• **What to work on**:
Continue the recollection below about the submarine TUNNY's new construction crew from its last sentence onward, leaving the data that follows it aside.

• **Excerpted passage**:
Greetings to the officers and crew of TUNNY from Big Red /a.k.a. Capt. D.Y. Sloan, USN (Ret).

I can't recall what our originally assigned call sign was, but upon arrival in Pascagoula I told the senior ops type (RM1 Wheeler, I believe) to change it to BIG RED. How he did it I don't know and didn't ask. Like so many other things TUNNY crewmembers did, the job was done promptly and as requested without fanfare and bureaucratic involvement. That was the first of more examples than I can enumerate.

 Our original home port destination was Pearl Harbor, and most of our experienced new construction crew came from SubPac units. An early task facing a new construction crew is the design and approval of a ship's emblem to start the ball rolling on organizational trinkets (lighters, patches, decals, coffee mugs, tie clasps, etc - anything to make money for the commissioning party!) We settled on a silhouette of the first TUNNY (282) inside the silhouette of the 682, and using the motto of the first TUNNY, Illigitimi Non Carborundum. I approved that, subject to finding a suitable translation that I could send to our sponsor, Mrs. Lola Aiken. This gave the X.O., LCDR Mike Heath, fits as he contacted Notre Dame, Loyola University, and every other school apt to have a Latin department, but they all came up with the same translation for Illigitimi. I didn't feel that was appropriate to send to Lola, so we consulted Webster's Dictionary, and I told her our motto translated to, "Don't let those of questionable origin wear you down."

• **Data segment**:

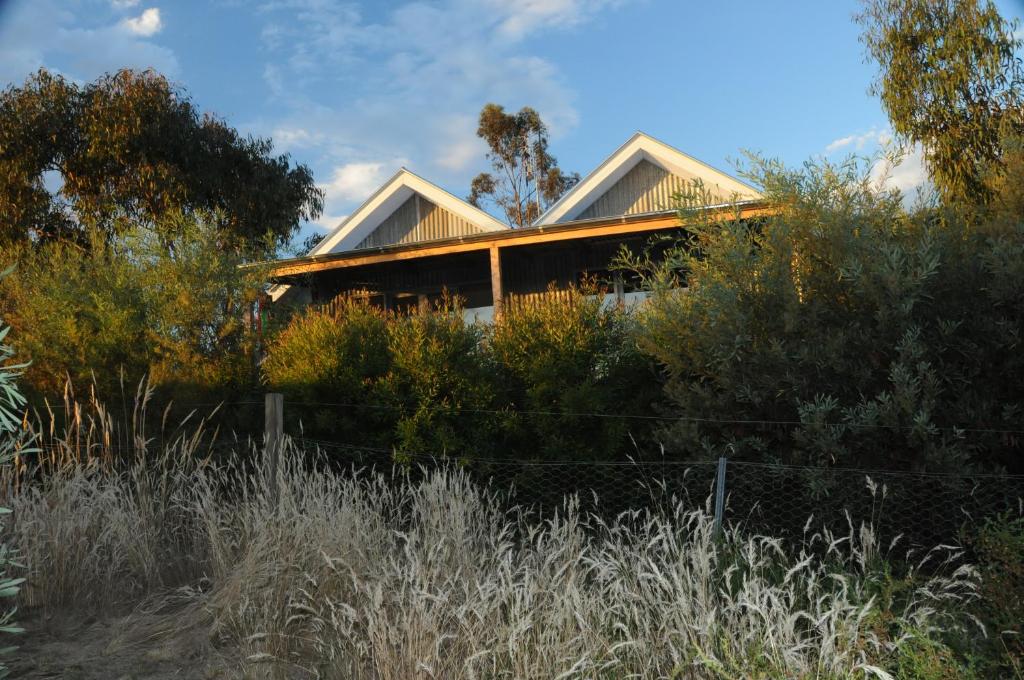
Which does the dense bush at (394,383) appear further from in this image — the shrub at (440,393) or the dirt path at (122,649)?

• **Exercise result**:
Her prompt response was, "That's roughly what the Library of Congress told me."

She will never know the man hours that went into that effort. COMSUBPAC's approval was prompt and perfunctory. Fortunately we maintained the correspondence on this subject as the motto was challenged when our homeport was changed to Charleston.

TUNNY had a reputation for doing things well and on, or ahead of schedule. During our first sea trial, we had completed the propulsion trials and off-loaded ADM Rickover, and we were progressing smartly through the test agenda, several hours ahead of schedule. We were due to enter port in the morning, but if we got a couple of more hours ahead, we could go in a day earlier. About 0200 we were due for a 1/2 power dive followed by a full power dive (presumably a vestige from WWII days when subs ran on the surface and rapidly dived from aircraft). The requirement for each was to be submerged in 2 minutes. I've forgotten who was Officer of the Deck. The Diving Officer was ETC Stapleton (his previous duty was on diesel boats with bow planes).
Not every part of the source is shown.